According to "Microsoft Indexing Service" (23-09-2008) EPiServer indexing takes care of indexing the versioning UFS. I cant get it to index (probably find and bind) to the pdf IFilter. MS-Indexing-server is working and placing the same pdf file in a native UFS a MS-indexingserver search with a SearchDataSource is working.

Is EPiServer Indexing-service supposed to bind to a pdf-Ifilter? It seems to index .doc and .xls files. I have recreated the index folders in the VPP folders.

Must the IFilter perhaps be present when the EPiServer installation is made?

Any one?

#29106 Apr 06, 2009 16:18
  • Per Bjurström
    Member since: 1999
     

    The EPiServer Indexing Service should find any IFilter when indexing files. The IFilter must be available when the document is being indexed but not when EPiServer is installed (since filters are discovered at runtime when indexing documents). Which version of EPiServer CMS are you using ?

     

     

    #29115 Apr 07, 2009 12:11
  • Jan Saare
    Member since: 2002
     

    Hi

    I'm using CMS 5 R2 SP1 on Windows 2003 R2. Scratch installed. Installed pdf IFilter first from Acrobat reader 9 (IFilter v 6.0) Have tried v 5.0 also.
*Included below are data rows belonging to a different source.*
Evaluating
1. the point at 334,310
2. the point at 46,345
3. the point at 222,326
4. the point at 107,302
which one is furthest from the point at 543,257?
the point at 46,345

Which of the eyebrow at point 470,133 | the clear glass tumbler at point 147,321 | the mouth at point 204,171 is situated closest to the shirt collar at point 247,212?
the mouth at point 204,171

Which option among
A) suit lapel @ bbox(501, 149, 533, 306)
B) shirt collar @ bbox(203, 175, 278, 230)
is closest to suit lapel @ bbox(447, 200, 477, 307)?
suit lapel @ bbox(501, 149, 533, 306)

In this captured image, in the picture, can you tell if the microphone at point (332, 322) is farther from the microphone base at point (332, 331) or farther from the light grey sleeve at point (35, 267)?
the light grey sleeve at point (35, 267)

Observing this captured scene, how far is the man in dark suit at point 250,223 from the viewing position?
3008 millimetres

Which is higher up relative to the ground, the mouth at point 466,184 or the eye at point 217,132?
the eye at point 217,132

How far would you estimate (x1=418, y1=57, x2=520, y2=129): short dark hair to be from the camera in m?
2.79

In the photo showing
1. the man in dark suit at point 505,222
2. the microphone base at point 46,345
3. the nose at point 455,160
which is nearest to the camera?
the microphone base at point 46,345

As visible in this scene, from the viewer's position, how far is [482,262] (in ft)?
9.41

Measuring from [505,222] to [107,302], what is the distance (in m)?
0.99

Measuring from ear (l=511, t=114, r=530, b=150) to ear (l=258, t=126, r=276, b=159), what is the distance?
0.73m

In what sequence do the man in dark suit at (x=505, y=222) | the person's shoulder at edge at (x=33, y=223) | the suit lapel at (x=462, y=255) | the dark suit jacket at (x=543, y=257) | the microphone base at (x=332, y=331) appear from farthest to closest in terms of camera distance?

    IndexingService proces loads the filter at startup (scaned with filmon). But no indexing. What is trigging the indexing process to start? EPiServer or a filesystem eventwatch? Is there a way of logging the EPiServer indexing service?

    #29119 Apr 07, 2009 14:38
  • Per Bjurström
    Member since: 1999
     

    The service queries the database every minute for files that are not indexed (for example new or changed files uploaded inside edit-mode). If the complete index is deleted from disk it will reindex everything from scratch.

    Stop the Windows service, then you can start the indexing service exe from a command prompt with "EPiServer.IndexingService.exe DEBUG" to see what it actually does. (That will print all log4net messages to the console).

    #29122 Apr 07, 2009 18:14
  • Jan Saare
    Member since: 2002
     

    Thanks. I uploaded the good old Drift av EPiServer 4 pdf (244kB) and this is what the log says: 

    Scanning configuration 2 for changes
    Deleting item medlemmar 2008.pdf from index
    Deleted 0 item(s) from index
    Deleting item Drift av EpiServer 4.pdf from index
    Deleted 0 item(s) from index
    Create index document for item Drift av EpiServer 4.pdf
    Exception creating index for item Drift av EpiServer 4.pdf - Capacity exceeds ma
    ximum capacity.
    Parameter name: capacity
    Failed to create index document for item Drift av EpiServer 4.pdf
    Closing index
    Going to sleep

    The line "Deleting item medlemmar 2008.pdf from index" repeats every run (every minute) in all (3) index configurations.

    /Janne 

     

    #29124 Apr 08, 2009 8:50
  • Per Bjurström
    Member since: 1999
     

    I think this is a problem that has been fixed after SP1, but we have not been able to reproduce it. Basically we do not allocate enough memory for some IFilter chunking implementations. Try uninstalling the latest IFilter and get an older version installed.

    I think you need to file a support case to dig any deeper into this if you can't get it to work, we have had several related cases to PDF:s the last month so a reasonable guess is that it is version related since this has worked in the past.

     

    #29137 Apr 08, 2009 15:53
  • Arnold Macauley
    Member since: 2005
     

    Hi Jan,

    Did you get anywhere when you tried installing a previous version of IFilter?  We are experiencing similar problems when using IFilter v 6.0

     

    Thanks

    #32867 Sep 22, 2009 12:01